The resurrection of the GOP attack on Health Care, Trump’s UN speech, and a nasty Twitter exchange with a rabid Trump supporter, or maybe, a Russian troll, has caused me to sit down and pout for a few minutes, kick my feet and wonder if the fight is worth it.  I, like many of you, get so tired.  Some days it seems like Trump, in 10 short months is on the precipice of destroying the backbone of this country, our laws and our media. In the midst of my pout, I remember what President John F. Kennedy said about his core values and I perked up and finished calling my list of potentially five persuadable Republican Senators; in an effort to stop the GOP effort to repeal the ACA. 

The JFK quote has been seen a million times, but it is worth another view.  If you are a liberal and are taking a breath, forget it. The GOP and all their ‘effing money are out to screw us all. So get up, dust yourself off, drag the sign out of the basement, and hit the streets. Or, the phone. You can have a big impact if you make those Senate office phones ring.

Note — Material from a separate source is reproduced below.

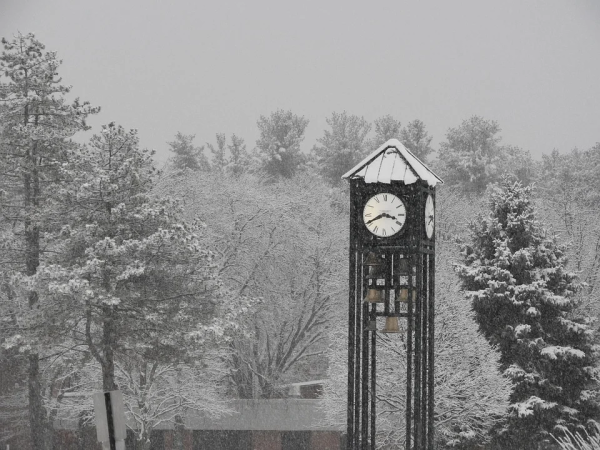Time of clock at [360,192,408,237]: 3:40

So, my sweet liberal friends, gather courage from the words of one of our greatest presidents, “If by a ‘liberal’ they mean someone who looks ahead and not behind, someone who welcomes new ideas without rigid reaction, someone who cares about the welfare of the people–their health, their housing, their schools, their jobs, their civil rights and their civil liberties–someone who believes we can break through the stalemate and suspicions that grip us in our policies abroad, if that is what it means to be a ‘liberal’ then I’m proud to say, I’m a liberal.”

Keep up the fight, the road will be hard and the results slow in coming, but a determined heart will protect health care and the social contract our government has with its citizens.